We are currently testing the pipeline route, but its taking too long to copy over the data. We had to cancel the current run of this pipeline since its still running after 8 hours.
Hi @trebllaw,
Perhaps you can try to use shortcut feature to getting data. It will create a shortcut to load data from remote data source without data movement.
Since current not support direct create oracle shortcut, you may need to mapping oracle data to supported data source(e.g. Azure, Dataverse…), then you can use shortcut to getting data from azure.
Unify data sources with OneLake shortcuts - Microsoft Fabric | Microsoft Learn
Regards,
Xiaoxin Sheng
As much as possible, we'd like to avoid additional costs from using Azure since we are already paying for 3 P3 capacities as of the moment. That is why we didnt go the use staging route as that would consume Data Lake Gen 2 storage, which is an additional cost.
HI @trebllaw,
Perhaps you can consider using sempy link which can used to getting data from Semantic model.
What is semantic link? - Microsoft Fabric | Microsoft Learn
You can design a PBI report on desktop with live connection model to the oracle data source and publish it to power bi service workspace that assigned with fabric capacity.
After you assign gateway to handle its refresh, you can use notebook to getting data from that model and loading to Lakehouse.
Semantic link and Power BI connectivity - Microsoft Fabric | Microsoft Learn
Regards,
Xiaoxin Sheng
Unfortunately, this wouldnt work for us since we are going to be loading huge amount of data from multiple FACT tables.
The main reason we are trying to use pipelines is that it is advertised to be the ideal option to move large amounts of data, being able to load petabytes of data pretty quick, but based from our tests, we are getting about 5Kb/s of throughput. For 3.5, we only managed to process and transfer about 1.5M rows. We may be doing something wrong here we are not sure.

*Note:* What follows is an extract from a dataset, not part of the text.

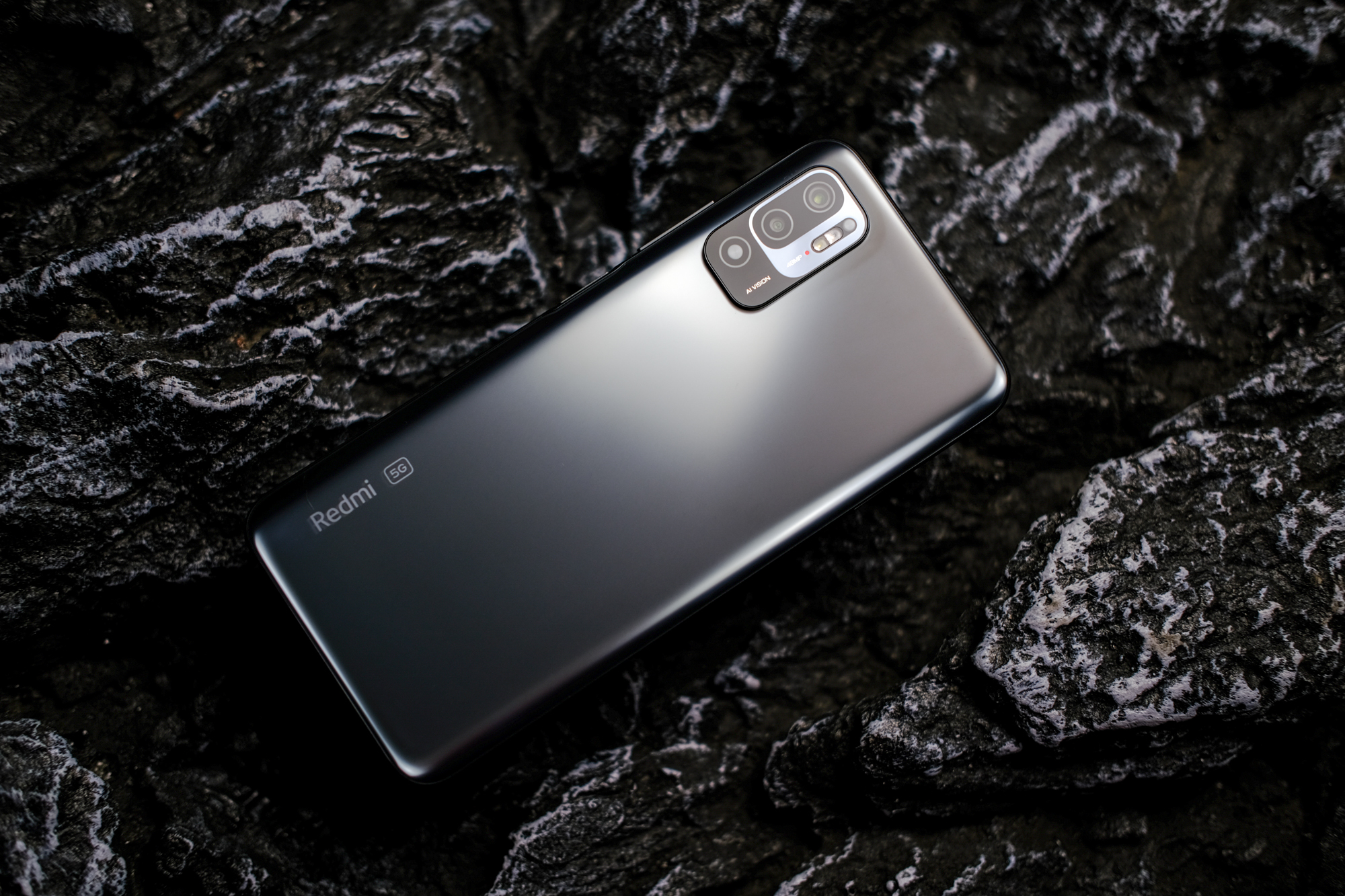 redminote105g多少钱,redminote105g版系列参数价格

Here are some of the things that might be of note:
1. Oracle source system isnt partitioned.
2. We've set the pipeline to dynamic partitioning and set one of the key fields as index.
3. Parallel copies automatically set to 3
Hi,
I'm encountering the same performance issues in my testing. Have you had any success? I'm also loading very large onprem oracle tables that are not partitioned into MS Fabric Lakehouses.
HI @trebllaw,
What type of SKU are you worked? The endpoint and data pipeline also existed data read/write limitations. You can check the following links to know more about them if they helps for your scenario:
What is Power BI Premium? - Power BI | Microsoft Learn
Data Factory limitations overview - Microsoft Fabric | Microsoft Learn
Regards,
Xiaoxin Sheng
Currently with our testing, it would be a one time thing since we are trying to replicate what we have in the on prem oracle warehouse to the Fabric Lakehouse.

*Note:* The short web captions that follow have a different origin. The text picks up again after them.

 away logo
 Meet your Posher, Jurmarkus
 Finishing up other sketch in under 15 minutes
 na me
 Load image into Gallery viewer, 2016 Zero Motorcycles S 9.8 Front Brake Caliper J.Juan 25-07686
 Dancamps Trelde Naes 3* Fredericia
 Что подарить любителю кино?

In the future, we would also like do updates on the Lakehouse whenever the warehouse changes, maybe this would be scheduled like once a day or something.
Its a direct copy and paste, no transformation whatsoever. Well, does changing of the detected datatype count? Sometimes Fabric detects the data type of a column as float when really its an integer, so we change that during the copy.